# [What to work on]
Copy out the rows below word for word, starting with the line containing "Among the options" and ending with the line containing "15.2 inches", both included.

# [Entries]
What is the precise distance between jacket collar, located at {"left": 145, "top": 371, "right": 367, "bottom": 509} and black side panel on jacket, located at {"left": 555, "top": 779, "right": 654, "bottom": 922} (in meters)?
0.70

--

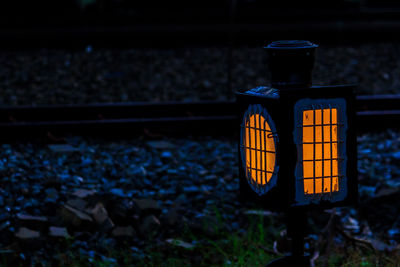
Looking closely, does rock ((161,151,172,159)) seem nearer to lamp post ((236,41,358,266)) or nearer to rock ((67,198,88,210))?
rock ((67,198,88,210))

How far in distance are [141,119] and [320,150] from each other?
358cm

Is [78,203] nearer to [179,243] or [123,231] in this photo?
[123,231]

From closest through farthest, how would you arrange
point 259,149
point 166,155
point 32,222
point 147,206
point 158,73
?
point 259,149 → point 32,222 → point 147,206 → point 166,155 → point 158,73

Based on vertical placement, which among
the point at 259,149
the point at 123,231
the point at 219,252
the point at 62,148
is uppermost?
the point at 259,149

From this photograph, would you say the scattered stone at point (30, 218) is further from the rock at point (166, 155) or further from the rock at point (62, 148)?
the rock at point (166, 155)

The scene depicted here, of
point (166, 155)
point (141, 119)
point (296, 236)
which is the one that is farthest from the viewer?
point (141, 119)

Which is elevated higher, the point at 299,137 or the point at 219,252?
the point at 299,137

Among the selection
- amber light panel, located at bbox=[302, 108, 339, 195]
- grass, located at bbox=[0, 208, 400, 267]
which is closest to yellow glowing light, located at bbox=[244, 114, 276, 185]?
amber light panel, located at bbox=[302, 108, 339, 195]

==

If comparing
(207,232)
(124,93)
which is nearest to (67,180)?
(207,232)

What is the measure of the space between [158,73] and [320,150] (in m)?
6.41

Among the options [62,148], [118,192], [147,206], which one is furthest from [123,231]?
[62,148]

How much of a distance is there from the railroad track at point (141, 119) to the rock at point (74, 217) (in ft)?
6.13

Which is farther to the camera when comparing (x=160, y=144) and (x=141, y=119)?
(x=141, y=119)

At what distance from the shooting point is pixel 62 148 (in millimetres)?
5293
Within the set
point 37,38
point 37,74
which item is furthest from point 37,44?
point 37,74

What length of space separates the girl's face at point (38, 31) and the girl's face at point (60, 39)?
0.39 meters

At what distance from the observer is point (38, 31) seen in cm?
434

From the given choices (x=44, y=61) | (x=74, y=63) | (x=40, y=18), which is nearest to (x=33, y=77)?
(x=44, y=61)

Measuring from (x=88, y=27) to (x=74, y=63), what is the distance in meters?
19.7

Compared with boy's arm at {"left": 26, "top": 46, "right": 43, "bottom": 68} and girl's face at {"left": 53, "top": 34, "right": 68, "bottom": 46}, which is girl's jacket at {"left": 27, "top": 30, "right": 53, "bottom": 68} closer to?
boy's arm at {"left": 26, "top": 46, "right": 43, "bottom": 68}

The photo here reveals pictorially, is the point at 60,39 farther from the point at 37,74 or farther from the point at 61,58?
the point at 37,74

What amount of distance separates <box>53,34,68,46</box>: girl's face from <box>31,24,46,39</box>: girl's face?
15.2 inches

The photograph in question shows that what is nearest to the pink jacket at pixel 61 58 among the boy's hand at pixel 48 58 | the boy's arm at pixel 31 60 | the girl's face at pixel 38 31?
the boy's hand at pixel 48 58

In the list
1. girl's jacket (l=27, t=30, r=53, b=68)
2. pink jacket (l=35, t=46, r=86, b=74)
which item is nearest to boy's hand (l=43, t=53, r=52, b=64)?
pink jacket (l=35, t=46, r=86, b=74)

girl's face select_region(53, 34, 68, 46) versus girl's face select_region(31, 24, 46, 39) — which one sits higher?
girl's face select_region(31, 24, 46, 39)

# [Problem solution]
Among the options [62,148], [118,192], [147,206], which one is furthest from [123,231]?
[62,148]

How much of a distance is there from the railroad track at point (141, 119) to the rock at point (74, 217) (in ft)?
6.13

Which is farther to the camera when comparing (x=160, y=144) and (x=141, y=119)?
(x=141, y=119)

At what distance from the shooting point is pixel 62 148 (in millimetres)?
5293
Within the set
point 37,38
point 37,74
which item is furthest from point 37,44?
point 37,74

What length of space separates the girl's face at point (38, 31) and the girl's face at point (60, 39)?
0.39 meters

At what distance from the observer is point (38, 31) seen in cm?
434

From the given choices (x=44, y=61) | (x=74, y=63) | (x=40, y=18), which is nearest to (x=33, y=77)?
(x=44, y=61)

Measuring from (x=88, y=27) to (x=74, y=63), what is the distance in meters?
19.7

Compared with boy's arm at {"left": 26, "top": 46, "right": 43, "bottom": 68} and girl's face at {"left": 53, "top": 34, "right": 68, "bottom": 46}, which is girl's jacket at {"left": 27, "top": 30, "right": 53, "bottom": 68} closer to?
boy's arm at {"left": 26, "top": 46, "right": 43, "bottom": 68}

The photo here reveals pictorially, is the point at 60,39 farther from the point at 37,74 or farther from the point at 61,58?
the point at 37,74

What amount of distance separates <box>53,34,68,46</box>: girl's face from <box>31,24,46,39</box>: girl's face?
15.2 inches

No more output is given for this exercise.